= Chamunderi Ranawatan =

Village in Pali district, Rajasthan, India

Chamundery Ranawatan is a large village located in Bali of Pali district, Rajasthan with total 1616 families residing. The Chamunderi Rana Watan village has population of 7854 of which 4007 are males while 3847 are females as per Population Census 2011.

In Chamundery Ranawatan village population of children with age 0-6 is 1057 which makes up 13.46% of total population of village. Average Sex Ratio of Chamundery Ranawatan village is 960 which is higher than Rajasthan state average of 928. Child Sex Ratio for the Chamundery Ranawatan as per census is 891, higher than Rajasthan average of 888.

Chamundery Ranawatan village has higher literacy rate compared to Rajasthan. In 2011, literacy rate of Chamundery Ranawatan village was 67.71% compared to 66.11% of Rajasthan. In Chamundery Ranawatan Male literacy stands at 81.58% while female literacy rate was 53.42%.

As per constitution of India and Panchyati Raaj Act, Chamundery Ranawatan village is administrated by Sarpanch (Head of Village) who is elected representative of village.
Results based on 2011 census.

== Labour==
In Chamunderi Rana Watan village out of total population, 2574 were engaged in work activities. 69.43% of workers describe their work as Main Work (Employment or Earning more than 6 Months) while 30.57% were involved in Marginal activity providing livelihood for less than 6 months.

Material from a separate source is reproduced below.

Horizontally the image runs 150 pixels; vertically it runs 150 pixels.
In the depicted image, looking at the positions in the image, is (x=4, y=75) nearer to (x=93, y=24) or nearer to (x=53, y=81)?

Of 2574 workers engaged in Main Work, 431 were cultivators (owner or co-owner) while 173 were Agricultural labourer.

| Particulars | Total | Male | Female | Total No. of Houses | 1,616 | - | - |
| Population | 7,854 | 4,007 | 3,847 |
| Child (0–6) | 1,057 | 559 | 498 |
| Schedule Caste | 1,654 | 848 | 806 |
| Schedule Tribe | 500 | 258 | 242 |
| Literacy | 67.71% | 81.58% | 53.42% |
| Total Workers | 2,574 | 2,032 | 542 |
| Main Worker | 1,787 | 0 | 0 |
| Marginal Worker | 787 | 523 | 264 |

== Caste demographics ==
Scheduled Caste (SC) constitutes 21.06% while Scheduled Tribe (ST) were 6.37% of total population in Chamunderi Rana Watan village.